Of course, this may wipe out your config files, so you may need to restore those from backup. For a particularly large port (KDE, GNOME, XFree86), following these steps and recompiling the port is unpleasantly drawn out and may extend the time needed to recover from a bad port upgrade unnecessarily.

If you use the suite of portupgrade tools, some of the disaster preparation tools you need are built right in to the upgrade process. Backing up your current installation, including your config files, is quite easy. The following command will create a backup of the currently installed port:

PKG_TMPDIR=/var/tmp/widget portupgrade -b widget-wizard

After the portupgrade command finishes, you will have a file named widget-wizard-2.1.2.tgz in /var/tmp/widget.

Unfortunately, portupgrade always tries to install the latest, greatest version of a port. So, even if you point portupgrade to the newly created package, it will still try to install widget-wizard v2.1.4. As such, you'll have to combine portupgrade with the basic FreeBSD ports tools to install the backed-up port.

To rollback your widget-wizard port, simply use the following sequence of commands:

pkg_deinstall widget-wizard
cd /var/tmp/widget
pkg_add widget-wizard-2.1.2.tgz

If, for whatever reason, you need to roll back the actual port files, you have several avenues open to you.

The surgical strike method involves using the FreeBSD CVSweb implementation to examine what files changed between version of the port. Once you have identified the versions of various files you need to recreate the old version of the port, you can download the files, place them in the proper directory, and re-make the port.

The second method involves less human eyeball time, but suffers from being overly broad at the same time. If you know roughly the last day and time the port with which you are struggling used a version that worked for you, cvsup can revert your ports tree to that time and date.

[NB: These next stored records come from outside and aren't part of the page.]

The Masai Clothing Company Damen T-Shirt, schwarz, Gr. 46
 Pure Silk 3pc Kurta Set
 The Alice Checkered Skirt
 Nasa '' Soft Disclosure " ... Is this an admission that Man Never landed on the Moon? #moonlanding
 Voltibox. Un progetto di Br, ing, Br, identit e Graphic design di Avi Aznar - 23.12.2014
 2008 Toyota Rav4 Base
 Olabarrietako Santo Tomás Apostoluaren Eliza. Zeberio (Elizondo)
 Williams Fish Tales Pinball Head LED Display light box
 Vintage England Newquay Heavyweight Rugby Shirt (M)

If you use a single supfile for your ports tree, following this method will cause your entire ports tree to revert to the time and date you choose. As such, you may wish to create a new supfile that will only update the ports collection that contains the port in questions. In the example above, my supfile might normally contain:

*default tag=.
*default host=cvsup11.freebsd.org
*default prefix=/usr
*default base=/usr/local/cvsup
*default release=cvs delete use-rel-suffix
ports-all

Since, I want to revert widget-wizard (which is in the misc collection), I'll write a new supfile to revert just the misc collection. Let's assume for the sake of argument, that the widget-wizard port worked well for us when we used the 13:30 UTC 11 January 2004 version of the port. Given that, our targeted supfile looks like this (changes are preceded by a blank line):

*default tag=.
*default host=cvsup11.freebsd.org
*default prefix=/usr
*default base=/usr/local/cvsup
*default release=cvs delete use-rel-suffix

*default date=2004.01.11.13.30.00
ports-misc

Using the targeted supfile above with cvsup would revert just the misc directory in /usr/ports directory tree. Once cvsup finishes rolling back the ports tree, we could use portupgrade or the normal make install process to install a working version of widget-wizard.

Of course, this means that every other port in /usr/ports/misc is now an older version, so you may find yourself re-updating /usr/ports/misc to a current version once the old version of widget-wizard is successfully installed.

Like those living in areas prone to natural disasters might tell you, it does no good to prepare for an earthquake/tornado/hurricane/flood/etc. after the fact. When you need drinking water, light, and food, supplies laid in before disaster struck are worth their weight in gold.

Updating a critical port is much the same. You need to prepare for failure before it strikes. Test the port on a second system, back up the port's files, back up the port itself, etc. Whatever method you choose to guard against disaster, time spent doing so will repay you ten times over once disaster strikes.